# CONSIGNES:
1/ Répondez à ces questions sur le passage consacré à Kateb Yacine :
(a) Dans quel pays se trouvait la personne qui parle ?
(b) Quelle forme cette personne a-t-elle été amenée à trouver ?
(c) Contre quel capitalisme l'œuvre théâtrale de Kateb Yacine mène-t-elle un combat ?
2/ Mettez à jour le passage sur Kateb Yacine : recopiez-le depuis les mots « C’est comme ça » jusqu'après « de l’arabe classique. », en remplaçant « arabe classique » par « arabe littéraire ».
3/ Poursuivez le passage sur Kateb Yacine après sa dernière phrase.

# EXTRAIT:
----------

On a voulu me « foutre »
dans le nouveau roman, on a essayé de spéculer sur mon nom. J’ai vécu de façon
très aliénante parce que je ne pouvais pas faire autrement. J’étais en France.
C’est comme ça que j’ai été amené à trouver la forme très complexe de Nedjma;
je sentais bien qu’il fallait à la fois « la boucler » aux
intellectuels et en même temps toucher suffisamment de gens pour leur montrer
ce que c’était l’Algérie, même de loin, qu’ils aient une idée à travers la
littérature de ce que pouvait être l’Algérie.
Dans
sa recherche à sensibiliser le peuple à la révolution[9],
l’oeuvre théâtrale de Kateb Yacine est l’expression de son combat contre
l’élitisme fomentée par l’écriture , combat contre le capitalisme linguistique
de l’arabe classique.

----------

(Données spatiales illustrées)
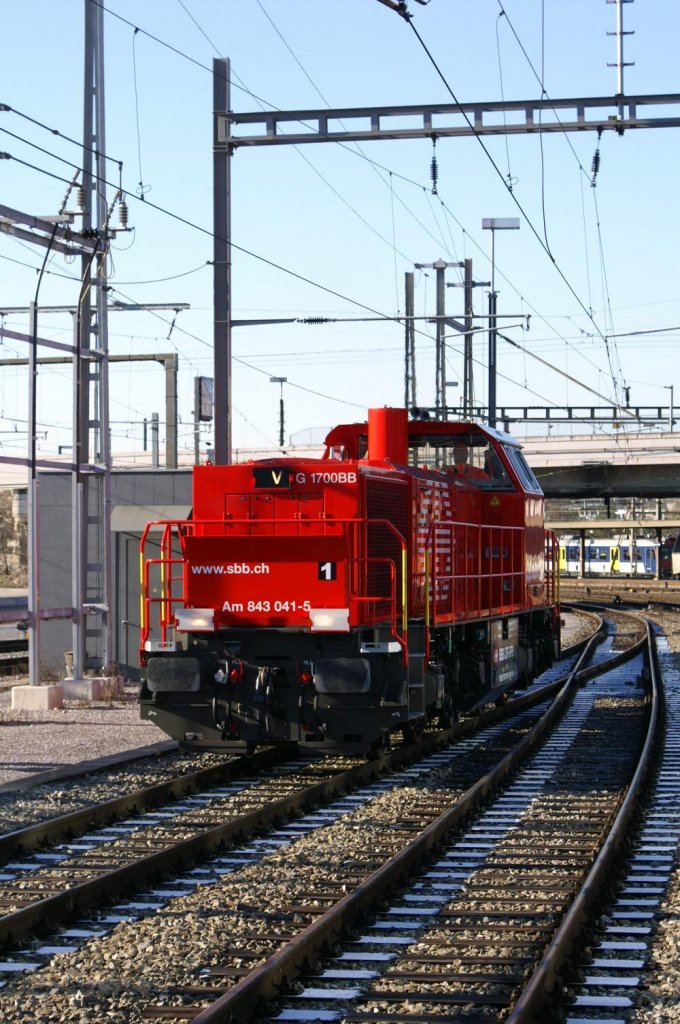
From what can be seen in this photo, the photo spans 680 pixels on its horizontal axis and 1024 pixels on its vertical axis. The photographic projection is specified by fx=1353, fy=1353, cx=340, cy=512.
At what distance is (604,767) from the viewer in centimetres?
1311

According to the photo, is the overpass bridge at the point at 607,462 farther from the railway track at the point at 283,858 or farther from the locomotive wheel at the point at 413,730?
the railway track at the point at 283,858

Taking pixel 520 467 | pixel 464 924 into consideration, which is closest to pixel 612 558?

----------

# RÉPONSES PAR CONSIGNE:
1/
(a) En France.
(b) La forme très complexe de Nedjma.
(c) Contre le capitalisme linguistique de l'arabe classique.

2/
C’est comme ça que j’ai été amené à trouver la forme très complexe de Nedjma;
je sentais bien qu’il fallait à la fois « la boucler » aux
intellectuels et en même temps toucher suffisamment de gens pour leur montrer
ce que c’était l’Algérie, même de loin, qu’ils aient une idée à travers la
littérature de ce que pouvait être l’Algérie.
Dans
sa recherche à sensibiliser le peuple à la révolution[9],
l’oeuvre théâtrale de Kateb Yacine est l’expression de son combat contre
l’élitisme fomentée par l’écriture , combat contre le capitalisme linguistique
de l’arabe littéraire.

3/
En
effet, l’arabe classique ou littéraire est une langue écrite hautement
codifiée, non expressive, non représentative de l’oralité bien qu ’elle
ait été,à ses débuts, porteuse de tradition orale (par la nature même du
message de Muhammad) jusqu’à ce que la Révélation soit consignée par écrit. Le
prophète, selon certaines sources, ne savait ni lire ni écrire, mais c’est lui
qui exigea que le Coran soit écrit dans la langue des moines syriaques qui
était la langue la plus lue au Machrek. L’Islam est alors devenu religion du
Livre. L’utilisation de l’écriture a été ensuite largement favorisée par divers
éléments : le désir d’exalter la culture arabe antéislamique ; la fabrication
du papier (moins cher et plus facile); l’évolution du type d’enseignement (issu
du manuel de grammaire de Sibawayi du 8e s.); le développement de l’art
calligraphique.[10]
Puis
dans le dessein de conserver le texte sacré, dans son état initial de pureté,
s’est développée la grammaire, nécessaire pour une lecture correcte et une
compréhension exacte du Coran. Depuis, la vénération de la grammaire s’est
accentuée, consolidant l’idée de supériorité de la langue arabe et du même coup
de l’écriture. Certains allèrent même jusqu’à considérer que la langue arabe
est révélation d’Allah.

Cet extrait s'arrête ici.